▼

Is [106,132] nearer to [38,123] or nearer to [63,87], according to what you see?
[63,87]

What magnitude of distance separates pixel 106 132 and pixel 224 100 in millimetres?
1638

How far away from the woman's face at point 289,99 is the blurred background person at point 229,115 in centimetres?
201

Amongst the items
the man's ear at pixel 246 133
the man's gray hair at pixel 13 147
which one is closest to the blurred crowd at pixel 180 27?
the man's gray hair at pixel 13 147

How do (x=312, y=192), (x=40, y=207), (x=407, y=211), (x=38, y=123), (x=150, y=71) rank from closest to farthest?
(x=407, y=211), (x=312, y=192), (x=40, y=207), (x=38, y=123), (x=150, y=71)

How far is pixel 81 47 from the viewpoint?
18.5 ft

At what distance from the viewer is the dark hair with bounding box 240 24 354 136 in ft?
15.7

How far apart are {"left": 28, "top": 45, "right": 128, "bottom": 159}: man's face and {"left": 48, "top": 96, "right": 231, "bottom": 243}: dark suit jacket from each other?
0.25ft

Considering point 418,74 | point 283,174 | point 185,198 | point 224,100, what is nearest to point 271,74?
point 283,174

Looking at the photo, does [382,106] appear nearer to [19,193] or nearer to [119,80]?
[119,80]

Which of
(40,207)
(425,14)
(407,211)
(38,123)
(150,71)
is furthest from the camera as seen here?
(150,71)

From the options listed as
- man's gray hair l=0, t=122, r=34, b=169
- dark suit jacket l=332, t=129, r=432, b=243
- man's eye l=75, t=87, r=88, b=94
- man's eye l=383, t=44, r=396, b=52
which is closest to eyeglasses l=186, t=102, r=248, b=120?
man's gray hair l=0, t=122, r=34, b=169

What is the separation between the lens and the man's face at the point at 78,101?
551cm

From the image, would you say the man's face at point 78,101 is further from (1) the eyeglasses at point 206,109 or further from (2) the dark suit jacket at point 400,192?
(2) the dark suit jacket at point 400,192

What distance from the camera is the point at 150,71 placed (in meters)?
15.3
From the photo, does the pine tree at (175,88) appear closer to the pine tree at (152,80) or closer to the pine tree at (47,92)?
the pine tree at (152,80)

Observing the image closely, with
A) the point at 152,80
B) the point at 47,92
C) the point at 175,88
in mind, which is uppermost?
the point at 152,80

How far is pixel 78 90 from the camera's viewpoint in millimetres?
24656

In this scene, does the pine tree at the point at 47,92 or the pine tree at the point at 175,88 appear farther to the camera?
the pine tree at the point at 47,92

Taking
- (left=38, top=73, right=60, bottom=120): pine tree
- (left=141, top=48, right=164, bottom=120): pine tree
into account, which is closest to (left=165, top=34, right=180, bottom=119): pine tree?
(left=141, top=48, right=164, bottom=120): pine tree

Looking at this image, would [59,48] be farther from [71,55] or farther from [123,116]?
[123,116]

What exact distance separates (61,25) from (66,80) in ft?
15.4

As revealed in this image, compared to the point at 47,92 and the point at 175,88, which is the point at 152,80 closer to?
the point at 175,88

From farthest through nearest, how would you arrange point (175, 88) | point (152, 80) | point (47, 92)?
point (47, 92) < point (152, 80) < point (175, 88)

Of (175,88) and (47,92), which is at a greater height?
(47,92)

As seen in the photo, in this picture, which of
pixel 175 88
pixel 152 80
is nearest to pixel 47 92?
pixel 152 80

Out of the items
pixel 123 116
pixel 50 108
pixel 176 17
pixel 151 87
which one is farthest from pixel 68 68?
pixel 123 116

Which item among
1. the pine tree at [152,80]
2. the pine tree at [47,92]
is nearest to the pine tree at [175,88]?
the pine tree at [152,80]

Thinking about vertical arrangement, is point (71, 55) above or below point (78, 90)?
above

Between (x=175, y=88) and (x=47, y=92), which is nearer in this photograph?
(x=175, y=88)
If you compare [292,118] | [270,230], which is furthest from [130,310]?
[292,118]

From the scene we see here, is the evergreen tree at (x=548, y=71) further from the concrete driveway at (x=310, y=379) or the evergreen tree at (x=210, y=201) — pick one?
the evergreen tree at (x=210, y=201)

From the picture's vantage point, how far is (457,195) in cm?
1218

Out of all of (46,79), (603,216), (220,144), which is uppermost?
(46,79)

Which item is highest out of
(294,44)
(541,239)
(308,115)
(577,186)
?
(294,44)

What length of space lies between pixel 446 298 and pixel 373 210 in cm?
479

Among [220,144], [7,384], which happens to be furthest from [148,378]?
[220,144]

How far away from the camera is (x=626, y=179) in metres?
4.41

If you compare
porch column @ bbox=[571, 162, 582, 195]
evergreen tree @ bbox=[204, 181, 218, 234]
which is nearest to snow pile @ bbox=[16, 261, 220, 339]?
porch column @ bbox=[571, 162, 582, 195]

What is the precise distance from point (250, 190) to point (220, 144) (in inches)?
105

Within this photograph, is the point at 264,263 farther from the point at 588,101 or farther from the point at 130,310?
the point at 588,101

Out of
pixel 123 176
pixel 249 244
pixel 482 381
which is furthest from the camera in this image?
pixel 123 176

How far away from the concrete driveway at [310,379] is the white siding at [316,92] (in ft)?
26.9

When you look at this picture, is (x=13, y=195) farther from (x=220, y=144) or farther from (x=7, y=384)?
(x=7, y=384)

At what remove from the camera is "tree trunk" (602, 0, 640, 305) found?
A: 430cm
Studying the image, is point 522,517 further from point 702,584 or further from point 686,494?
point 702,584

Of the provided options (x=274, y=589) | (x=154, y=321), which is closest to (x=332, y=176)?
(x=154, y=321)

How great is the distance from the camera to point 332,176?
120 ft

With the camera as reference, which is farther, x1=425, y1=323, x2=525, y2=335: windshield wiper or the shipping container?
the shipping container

▲

__WORK TO DO__: Extract, unchanged, the closing run of lines that opens with the line containing "How far away from the concrete" and ends with the last line.

__FULL OUTPUT__:
How far away from the concrete driveway at [310,379] is the white siding at [316,92] (in ft)?
26.9

When you look at this picture, is (x=13, y=195) farther from (x=220, y=144) or farther from (x=7, y=384)?
(x=7, y=384)

At what remove from the camera is "tree trunk" (602, 0, 640, 305) found?
A: 430cm
Studying the image, is point 522,517 further from point 702,584 or further from point 686,494?
point 702,584

Of the provided options (x=274, y=589) | (x=154, y=321), which is closest to (x=332, y=176)?
(x=154, y=321)

How great is the distance from the camera to point 332,176?
120 ft

With the camera as reference, which is farther, x1=425, y1=323, x2=525, y2=335: windshield wiper or the shipping container?
the shipping container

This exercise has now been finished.